#### Stored rows:
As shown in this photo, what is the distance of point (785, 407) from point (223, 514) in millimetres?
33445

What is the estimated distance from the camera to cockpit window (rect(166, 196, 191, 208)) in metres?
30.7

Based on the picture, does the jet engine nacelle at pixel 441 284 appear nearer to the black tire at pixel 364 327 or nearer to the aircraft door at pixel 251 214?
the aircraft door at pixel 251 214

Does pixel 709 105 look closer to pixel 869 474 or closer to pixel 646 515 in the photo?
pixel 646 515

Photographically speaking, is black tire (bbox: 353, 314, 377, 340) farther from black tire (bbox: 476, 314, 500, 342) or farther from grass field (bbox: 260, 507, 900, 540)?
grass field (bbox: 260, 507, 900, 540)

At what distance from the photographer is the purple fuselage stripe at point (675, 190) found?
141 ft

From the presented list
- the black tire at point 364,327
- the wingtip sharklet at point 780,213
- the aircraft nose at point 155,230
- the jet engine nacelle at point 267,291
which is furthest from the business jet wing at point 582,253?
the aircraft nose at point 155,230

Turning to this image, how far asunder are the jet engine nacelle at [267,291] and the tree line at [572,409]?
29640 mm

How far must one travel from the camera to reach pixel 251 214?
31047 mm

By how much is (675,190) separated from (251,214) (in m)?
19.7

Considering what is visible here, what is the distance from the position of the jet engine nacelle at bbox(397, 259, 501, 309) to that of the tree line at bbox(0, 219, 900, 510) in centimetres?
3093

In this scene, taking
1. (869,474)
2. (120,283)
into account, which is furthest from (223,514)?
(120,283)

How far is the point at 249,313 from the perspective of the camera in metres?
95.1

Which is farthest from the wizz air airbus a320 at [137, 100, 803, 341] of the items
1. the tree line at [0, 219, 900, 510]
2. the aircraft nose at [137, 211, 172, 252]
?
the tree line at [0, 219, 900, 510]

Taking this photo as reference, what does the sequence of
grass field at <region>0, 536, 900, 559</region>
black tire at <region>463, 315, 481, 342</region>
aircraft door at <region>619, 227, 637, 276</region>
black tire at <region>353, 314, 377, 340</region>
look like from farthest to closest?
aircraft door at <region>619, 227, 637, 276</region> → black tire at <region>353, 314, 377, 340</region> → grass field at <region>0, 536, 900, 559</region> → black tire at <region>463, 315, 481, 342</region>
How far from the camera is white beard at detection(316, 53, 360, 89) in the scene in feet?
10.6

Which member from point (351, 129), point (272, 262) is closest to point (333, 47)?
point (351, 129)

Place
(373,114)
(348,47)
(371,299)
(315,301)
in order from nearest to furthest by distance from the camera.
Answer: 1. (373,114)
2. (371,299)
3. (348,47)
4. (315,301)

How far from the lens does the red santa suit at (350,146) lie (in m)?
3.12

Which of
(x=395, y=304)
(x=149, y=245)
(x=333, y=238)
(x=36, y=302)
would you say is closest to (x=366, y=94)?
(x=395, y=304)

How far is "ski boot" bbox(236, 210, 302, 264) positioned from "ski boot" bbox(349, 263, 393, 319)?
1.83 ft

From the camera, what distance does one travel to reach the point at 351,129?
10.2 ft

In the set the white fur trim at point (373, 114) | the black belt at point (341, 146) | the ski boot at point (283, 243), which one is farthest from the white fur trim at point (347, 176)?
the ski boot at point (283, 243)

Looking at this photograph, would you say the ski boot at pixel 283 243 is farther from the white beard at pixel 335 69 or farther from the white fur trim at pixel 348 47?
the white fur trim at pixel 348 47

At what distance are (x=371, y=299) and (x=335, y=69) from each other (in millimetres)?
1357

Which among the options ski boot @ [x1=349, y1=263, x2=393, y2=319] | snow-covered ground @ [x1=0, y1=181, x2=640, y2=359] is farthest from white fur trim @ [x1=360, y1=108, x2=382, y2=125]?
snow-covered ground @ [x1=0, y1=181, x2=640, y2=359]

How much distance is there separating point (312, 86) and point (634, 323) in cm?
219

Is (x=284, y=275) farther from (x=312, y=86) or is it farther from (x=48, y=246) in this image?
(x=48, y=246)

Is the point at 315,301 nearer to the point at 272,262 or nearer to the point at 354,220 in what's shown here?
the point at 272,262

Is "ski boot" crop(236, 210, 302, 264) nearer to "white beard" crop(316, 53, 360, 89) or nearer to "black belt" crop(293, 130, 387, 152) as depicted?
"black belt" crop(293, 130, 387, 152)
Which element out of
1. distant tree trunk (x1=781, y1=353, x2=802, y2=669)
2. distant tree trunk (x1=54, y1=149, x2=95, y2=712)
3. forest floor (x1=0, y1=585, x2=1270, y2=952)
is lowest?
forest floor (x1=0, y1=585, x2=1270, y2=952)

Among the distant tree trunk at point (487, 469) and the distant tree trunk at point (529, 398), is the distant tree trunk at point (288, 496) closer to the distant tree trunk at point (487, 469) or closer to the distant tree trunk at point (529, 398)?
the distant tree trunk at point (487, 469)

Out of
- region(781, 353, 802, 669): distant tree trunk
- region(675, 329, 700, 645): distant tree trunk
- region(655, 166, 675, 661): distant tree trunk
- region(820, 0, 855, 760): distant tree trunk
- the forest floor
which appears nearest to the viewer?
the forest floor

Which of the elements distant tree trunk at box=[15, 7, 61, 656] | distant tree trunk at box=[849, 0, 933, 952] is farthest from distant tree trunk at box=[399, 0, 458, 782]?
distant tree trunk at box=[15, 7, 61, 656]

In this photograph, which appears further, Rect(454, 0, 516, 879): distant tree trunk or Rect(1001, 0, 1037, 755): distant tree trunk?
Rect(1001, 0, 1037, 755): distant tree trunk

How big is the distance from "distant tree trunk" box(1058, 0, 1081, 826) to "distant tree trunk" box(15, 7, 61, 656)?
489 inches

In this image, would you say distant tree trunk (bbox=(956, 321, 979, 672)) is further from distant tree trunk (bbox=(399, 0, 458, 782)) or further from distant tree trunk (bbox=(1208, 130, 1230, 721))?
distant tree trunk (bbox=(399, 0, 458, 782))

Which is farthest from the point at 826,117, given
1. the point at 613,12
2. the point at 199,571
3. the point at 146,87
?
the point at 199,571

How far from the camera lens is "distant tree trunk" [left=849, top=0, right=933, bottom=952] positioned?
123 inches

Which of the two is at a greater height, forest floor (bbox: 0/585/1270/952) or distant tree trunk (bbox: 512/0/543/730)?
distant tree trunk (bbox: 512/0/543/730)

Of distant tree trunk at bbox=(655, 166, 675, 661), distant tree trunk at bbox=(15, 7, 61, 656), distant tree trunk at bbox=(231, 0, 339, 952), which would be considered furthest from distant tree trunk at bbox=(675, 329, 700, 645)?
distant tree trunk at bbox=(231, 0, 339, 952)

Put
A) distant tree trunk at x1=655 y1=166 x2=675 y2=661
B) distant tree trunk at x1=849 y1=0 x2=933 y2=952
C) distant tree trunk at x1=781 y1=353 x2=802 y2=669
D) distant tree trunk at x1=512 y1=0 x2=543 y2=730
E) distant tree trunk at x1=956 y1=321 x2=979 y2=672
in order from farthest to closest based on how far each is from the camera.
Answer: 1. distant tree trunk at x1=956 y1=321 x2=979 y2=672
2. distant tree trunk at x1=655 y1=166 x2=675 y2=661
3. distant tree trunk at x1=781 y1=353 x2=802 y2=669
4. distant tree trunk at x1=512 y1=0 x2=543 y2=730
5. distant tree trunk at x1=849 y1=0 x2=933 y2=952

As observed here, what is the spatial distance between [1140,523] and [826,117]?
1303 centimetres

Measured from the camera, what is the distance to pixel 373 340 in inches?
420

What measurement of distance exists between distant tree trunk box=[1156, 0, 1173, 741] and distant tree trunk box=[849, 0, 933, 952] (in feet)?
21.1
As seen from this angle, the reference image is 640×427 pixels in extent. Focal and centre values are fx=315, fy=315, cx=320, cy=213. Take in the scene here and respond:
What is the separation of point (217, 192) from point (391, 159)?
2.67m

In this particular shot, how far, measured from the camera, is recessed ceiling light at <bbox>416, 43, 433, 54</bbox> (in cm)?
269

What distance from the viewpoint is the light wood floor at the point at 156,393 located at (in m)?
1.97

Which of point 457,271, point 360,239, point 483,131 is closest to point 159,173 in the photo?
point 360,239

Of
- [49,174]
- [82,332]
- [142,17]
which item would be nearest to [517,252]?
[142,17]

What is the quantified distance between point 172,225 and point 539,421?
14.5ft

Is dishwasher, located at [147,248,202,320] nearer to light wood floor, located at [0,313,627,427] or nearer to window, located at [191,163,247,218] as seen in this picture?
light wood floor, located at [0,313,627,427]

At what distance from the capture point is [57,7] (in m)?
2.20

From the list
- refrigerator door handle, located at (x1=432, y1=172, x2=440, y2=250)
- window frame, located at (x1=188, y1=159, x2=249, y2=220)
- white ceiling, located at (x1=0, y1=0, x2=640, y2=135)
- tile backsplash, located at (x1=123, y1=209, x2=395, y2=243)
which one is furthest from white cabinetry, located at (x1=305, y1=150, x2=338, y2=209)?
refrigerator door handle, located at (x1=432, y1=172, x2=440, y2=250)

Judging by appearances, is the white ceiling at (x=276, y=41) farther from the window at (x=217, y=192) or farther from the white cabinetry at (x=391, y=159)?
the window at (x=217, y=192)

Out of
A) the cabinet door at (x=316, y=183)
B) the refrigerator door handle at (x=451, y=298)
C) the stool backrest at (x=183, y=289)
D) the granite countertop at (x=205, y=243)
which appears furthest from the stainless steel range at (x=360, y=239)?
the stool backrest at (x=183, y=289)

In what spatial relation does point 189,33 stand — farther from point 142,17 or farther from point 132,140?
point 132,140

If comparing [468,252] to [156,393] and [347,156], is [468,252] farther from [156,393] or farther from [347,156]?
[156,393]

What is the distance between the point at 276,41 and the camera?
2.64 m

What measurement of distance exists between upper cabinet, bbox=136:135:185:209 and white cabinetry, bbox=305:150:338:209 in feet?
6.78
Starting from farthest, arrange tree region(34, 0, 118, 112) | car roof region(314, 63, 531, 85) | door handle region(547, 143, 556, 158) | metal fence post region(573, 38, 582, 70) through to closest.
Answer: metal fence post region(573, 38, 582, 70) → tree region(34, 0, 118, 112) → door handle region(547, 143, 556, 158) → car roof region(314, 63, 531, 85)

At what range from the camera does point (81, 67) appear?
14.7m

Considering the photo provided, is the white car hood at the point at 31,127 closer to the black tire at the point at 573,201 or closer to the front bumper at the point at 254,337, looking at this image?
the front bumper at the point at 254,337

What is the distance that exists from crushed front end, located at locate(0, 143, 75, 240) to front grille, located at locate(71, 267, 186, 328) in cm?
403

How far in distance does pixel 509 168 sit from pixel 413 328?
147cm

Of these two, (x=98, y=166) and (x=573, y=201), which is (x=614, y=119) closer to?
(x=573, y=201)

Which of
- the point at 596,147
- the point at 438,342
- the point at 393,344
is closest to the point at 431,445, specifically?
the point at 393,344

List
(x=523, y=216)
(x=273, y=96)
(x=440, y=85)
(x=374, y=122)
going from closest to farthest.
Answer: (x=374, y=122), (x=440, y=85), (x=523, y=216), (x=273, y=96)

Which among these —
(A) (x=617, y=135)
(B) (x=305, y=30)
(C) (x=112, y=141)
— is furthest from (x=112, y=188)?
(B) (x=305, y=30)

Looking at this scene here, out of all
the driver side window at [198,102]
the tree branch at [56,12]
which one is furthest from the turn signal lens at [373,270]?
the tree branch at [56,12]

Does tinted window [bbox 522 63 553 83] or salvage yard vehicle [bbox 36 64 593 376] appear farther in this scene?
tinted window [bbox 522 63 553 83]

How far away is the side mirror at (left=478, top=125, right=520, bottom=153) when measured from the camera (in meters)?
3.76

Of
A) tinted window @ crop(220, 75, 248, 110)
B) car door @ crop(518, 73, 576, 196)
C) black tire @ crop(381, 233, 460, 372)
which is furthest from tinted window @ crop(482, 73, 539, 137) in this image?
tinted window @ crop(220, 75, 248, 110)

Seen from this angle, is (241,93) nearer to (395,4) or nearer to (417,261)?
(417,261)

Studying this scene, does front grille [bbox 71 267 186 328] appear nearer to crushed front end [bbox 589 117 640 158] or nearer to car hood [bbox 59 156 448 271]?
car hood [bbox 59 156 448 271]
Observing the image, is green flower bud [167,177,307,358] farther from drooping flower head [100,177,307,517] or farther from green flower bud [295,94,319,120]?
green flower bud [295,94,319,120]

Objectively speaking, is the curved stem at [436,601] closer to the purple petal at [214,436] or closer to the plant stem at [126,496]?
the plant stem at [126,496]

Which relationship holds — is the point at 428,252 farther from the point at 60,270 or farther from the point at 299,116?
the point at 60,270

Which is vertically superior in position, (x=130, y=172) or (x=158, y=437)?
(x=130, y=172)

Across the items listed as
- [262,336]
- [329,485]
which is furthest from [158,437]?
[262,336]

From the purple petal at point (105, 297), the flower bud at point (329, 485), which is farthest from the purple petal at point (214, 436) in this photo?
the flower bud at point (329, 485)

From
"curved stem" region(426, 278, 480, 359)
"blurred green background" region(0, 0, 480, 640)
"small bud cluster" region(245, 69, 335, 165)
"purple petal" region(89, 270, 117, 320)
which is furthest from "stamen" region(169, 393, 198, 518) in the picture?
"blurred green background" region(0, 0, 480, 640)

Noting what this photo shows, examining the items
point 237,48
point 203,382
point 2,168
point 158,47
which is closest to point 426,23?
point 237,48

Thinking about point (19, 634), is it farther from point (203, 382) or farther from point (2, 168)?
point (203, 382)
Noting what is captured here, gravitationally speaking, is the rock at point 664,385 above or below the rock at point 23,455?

#### What is being asked:
Starting from the line containing "Seen from this angle, is" and ending with the final line of the data, reproduce each line exactly as it appears, including no other lines.

#### Solution to this task:
Seen from this angle, is (241,93) nearer to (395,4) or nearer to (417,261)?
(417,261)

Studying this scene, does front grille [bbox 71 267 186 328] appear nearer to crushed front end [bbox 589 117 640 158] or nearer to car hood [bbox 59 156 448 271]?
car hood [bbox 59 156 448 271]
Observing the image, is green flower bud [167,177,307,358] farther from drooping flower head [100,177,307,517] or farther from green flower bud [295,94,319,120]?
green flower bud [295,94,319,120]

Objectively speaking, is the curved stem at [436,601] closer to the purple petal at [214,436] or closer to the plant stem at [126,496]?
the plant stem at [126,496]

Which relationship holds — is the point at 428,252 farther from the point at 60,270 or farther from the point at 299,116?
the point at 60,270

Which is vertically superior in position, (x=130, y=172) or (x=158, y=437)?
(x=130, y=172)

Across the items listed as
- [262,336]
- [329,485]
which is furthest from [158,437]?
[262,336]

From the purple petal at point (105, 297), the flower bud at point (329, 485), which is farthest from the purple petal at point (214, 436) in this photo?
the flower bud at point (329, 485)

From
"curved stem" region(426, 278, 480, 359)
"blurred green background" region(0, 0, 480, 640)
"small bud cluster" region(245, 69, 335, 165)
"purple petal" region(89, 270, 117, 320)
which is furthest from "stamen" region(169, 393, 198, 518) in the picture?
"blurred green background" region(0, 0, 480, 640)

Noting what this photo shows, examining the items
point 237,48
point 203,382
point 2,168
point 158,47
which is closest to point 426,23?
point 237,48

Thinking about point (19, 634), is it farther from point (203, 382) or farther from point (2, 168)?
point (203, 382)
Noting what is captured here, gravitationally speaking, is the rock at point 664,385 above or below the rock at point 23,455?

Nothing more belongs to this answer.